Saint-Malo and Dinan

The morning of our day trip out to Bretagne (when we visited Mont Saint-Michel) began in the coastal town of St. Malo.
We were really happy to get to ride the TGV, France's high-speed train, which made the trip a lot shorter! Seb has loved the TGV (from afar) for many years now. And let's just take a moment to be grateful for the fact that the trains were running and no one was on strike! I was fully expecting to run into some sort of strike while we were in France, and we didn't (but I heard from a friend that right now, the train workers ARE on strike—for the next three months! So we wouldn't have been able to take the TGV at all, and we wouldn't have made it to Mont Saint-Michel! *shudder*), so hooray for that!
Seb pointed out landmarks of interest to Ziggy
But Zig preferred to do THIS for most of the time (when he wasn't nursing).

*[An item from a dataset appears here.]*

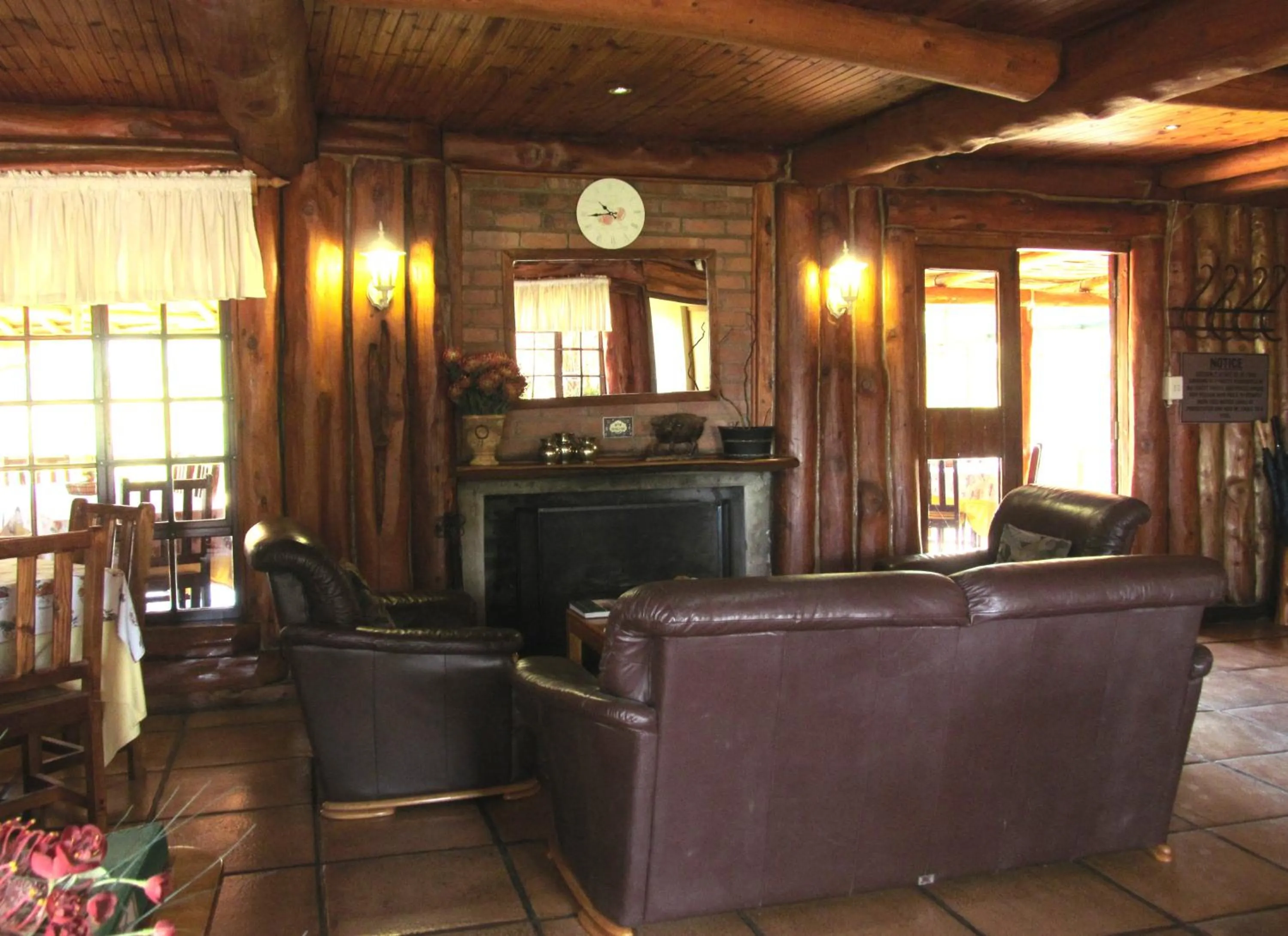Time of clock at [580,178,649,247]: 10:44
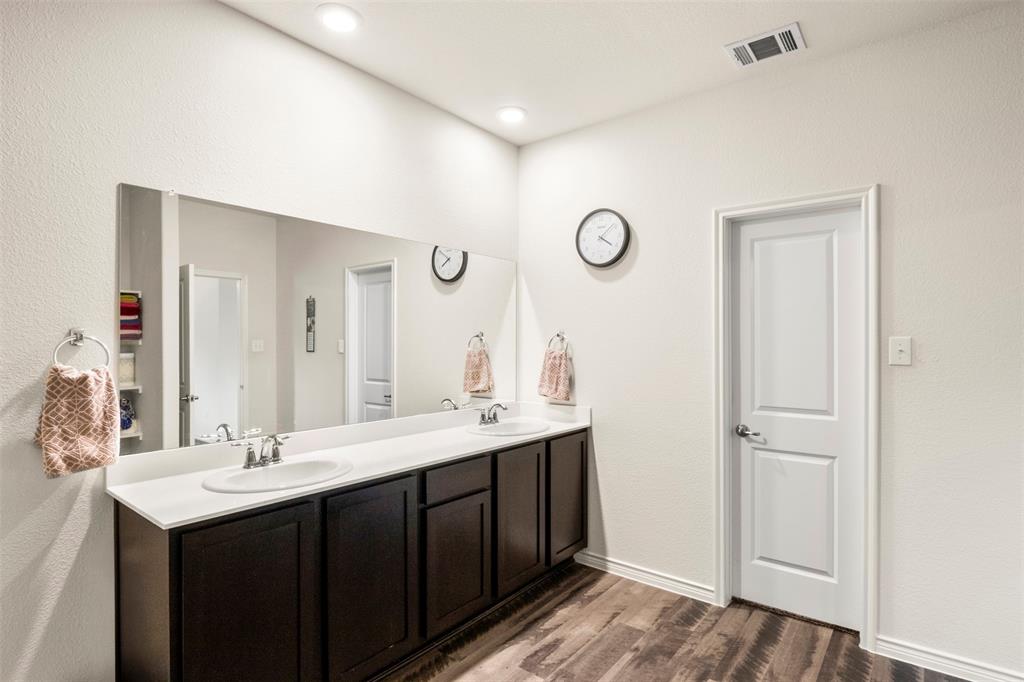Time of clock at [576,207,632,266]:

Anyway, Saint-Malo! I had never heard of the place. But it was a beautiful walled city, famous for pirates (or "corsairs," I think they can be called…I have only heard of them in this poem, and the opera by Verdi). When our wonderful guide Geraldine was telling us about the history of the place (and her English really was excellent), I kept thinking she was saying "parrot" instead of "pirate." "This is a place very famous for the parrots, you know? They came in their ships and took tribute from the English." I was very confused, although I kept nodding wisely until it finally dawned on me. Oh…pirates. Got it.
There are several famous chefs from this area of France. The region, Bretagne (or Brittany), is also known for its salted caramel (yum) and its regional specialty pastry, Kouign Aman, about which I consider myself something of an expert! Ha! Not really, but I happen to have made it myself before, and you can find the recipe here. We tried the Kouign Aman from two different shops and they were wonderful…but would you believe me if I said my own was just as good??! I was pretty surprised about that, but I think it's true (and Sam and Sebastian concurred). So if you can't make it to Saint-Malo, come visit me instead!
We walked all around the city on the walls, which were interspersed with lookout points and guard towers. Very cool. Also COLD! The wind was bitter next to the ocean.

We only walked through the "old town" part of Saint-Malo—there is a more modern area, too, and it's a popular place vacation spot in the summer, Geraldine said. I'm sure it would be beautiful in the summer, but it was quite lovely all quiet and deserted as it was, too. I like the way you can look all the way down the street in this picture and see the ocean under the arch of the city wall.
This was a beautiful old house in the countryside as we drove away from Saint-Malo.
After Saint-Malo and Mont Saint-Michel, our guide also drove us to Dinan, another walled city dating from Medieval Times. We have visited old towns like this in Italy and in Germany too, and I love them so much! I love the cobblestone streets and the narrow alleys and the feeling of antiquity you get as you walk through them. But I also think it's interesting how different all three of the places felt, within that common milieu. (I'm sorry to use the word milieu, I really am, as it sounds pretentious, but I can't think of another one!) Orvieto felt warm and Italian, and Zons felt charming and German, and this place, Dinan, just felt…well…French! Geraldine, our guide, said her husband grew up in Dinan and when he founded their small tour company, he wanted to take people to see the hometown that he loved and that so few people knew about! I think that is sweet.

This whole day, it almost felt like we were in a different country. Geraldine was so warm and friendly, especially after the Parisians we met (who weren't unfriendly, but I would definitely not describe them as "warm" either!). The countryside felt so much more open than Paris. And Geraldine said they DO basically consider themselves another country here. For hundreds of years back, they have called themselves "Breton" rather than French. They had their own King and then a Duke that ruled them. They even have their own language, unrelated to French! Some kids still learn it in school.
Dinan is a little ways inland from Mont Saint-Michel, up the Rance River. There's an upper city you can reach via this road bridge, and a lower port city too.
There were two big churches in the old city. Beautiful (and empty!) inside. Everything was empty. The whole town seemed deserted, although we did get some hot chocolate at a little sort of pub, where people were playing darts and there was a roaring fire in the stone fireplace. 
We liked this slightly-crooked tower.
And all the narrow alleys!
In the yard of this church, there was a beautiful magnolia tree just on the verge of blooming. It is probably blooming there right now!

1 comment

  1. Zigs biting the table is almost as magnificent as all the other sites in this post! Though I did love that old stone house in the countryside!